A French court sentenced 20-year old Faycal Ait Messaoud to four years in prison in March 2018 for attempting to travel to Syria only a few days after the Charlie Hebdo attacks in January 2015.
AFP quoted a judge, who said he gave Ait Messaoud a lighter sentence than the sentences given to the three other people who also attempted to reach Syria after the attacks. The judge cited his “very young age at the time of the events” as justification for the lighter sentence.
The French Ministry of Interior said that it had stripped 16 people of French nationality since 2002 due to terrorism charges, including five in 2015.
French authorities have the right to deprive people of citizenship if they are dual nationals for specific reasons including treason and terrorism
This is not the first time that France has stripped a defendant of Moroccan origin of French nationality.

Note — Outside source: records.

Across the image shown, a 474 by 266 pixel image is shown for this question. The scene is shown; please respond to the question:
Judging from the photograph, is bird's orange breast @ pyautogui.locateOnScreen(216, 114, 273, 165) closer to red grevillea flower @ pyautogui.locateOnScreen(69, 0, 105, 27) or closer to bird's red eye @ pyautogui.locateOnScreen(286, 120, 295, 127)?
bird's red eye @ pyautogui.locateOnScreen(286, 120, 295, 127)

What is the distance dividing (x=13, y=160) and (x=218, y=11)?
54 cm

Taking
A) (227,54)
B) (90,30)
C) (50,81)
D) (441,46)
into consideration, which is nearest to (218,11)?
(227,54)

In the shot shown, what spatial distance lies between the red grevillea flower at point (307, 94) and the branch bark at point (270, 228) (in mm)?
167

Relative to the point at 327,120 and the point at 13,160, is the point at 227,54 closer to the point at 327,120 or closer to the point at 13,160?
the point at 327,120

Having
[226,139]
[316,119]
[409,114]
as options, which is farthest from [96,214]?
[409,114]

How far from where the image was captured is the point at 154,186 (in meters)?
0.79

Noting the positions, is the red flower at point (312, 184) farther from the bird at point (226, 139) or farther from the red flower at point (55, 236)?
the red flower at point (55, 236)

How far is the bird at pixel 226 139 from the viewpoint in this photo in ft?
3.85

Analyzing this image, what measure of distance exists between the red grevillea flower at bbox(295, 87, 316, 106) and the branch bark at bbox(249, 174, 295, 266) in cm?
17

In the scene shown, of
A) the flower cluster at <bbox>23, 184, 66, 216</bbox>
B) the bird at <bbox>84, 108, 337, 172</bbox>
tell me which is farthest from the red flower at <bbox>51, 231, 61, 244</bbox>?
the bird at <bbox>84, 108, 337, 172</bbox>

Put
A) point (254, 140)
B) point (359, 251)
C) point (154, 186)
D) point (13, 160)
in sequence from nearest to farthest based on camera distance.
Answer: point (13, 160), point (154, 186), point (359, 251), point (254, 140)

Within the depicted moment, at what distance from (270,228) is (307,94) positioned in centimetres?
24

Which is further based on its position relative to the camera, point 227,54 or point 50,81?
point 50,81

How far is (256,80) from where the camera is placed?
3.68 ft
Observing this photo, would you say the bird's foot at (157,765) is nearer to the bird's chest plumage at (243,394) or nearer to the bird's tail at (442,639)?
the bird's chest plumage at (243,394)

In June, French authorities stripped another Moroccan-French national of his French nationality for conspiring to join terrorists in Afghanistan. The dual national was sentenced to five years in prison in 2014.
In February 2016, the English speaking magazine the Economist reported that France has “undertaken a raft of counter-terrorism measures” after the November 2017 attacks in Paris.
The website also said that many French citizens deplored French decision to strip dual citizens of French citizenship.
“Many French citizens with dual citizenship from North African countries sense that they—not Franco-Germans or Franco-Americans, say—are the only dual citizens that lawmakers really have in mind,” said the Economist.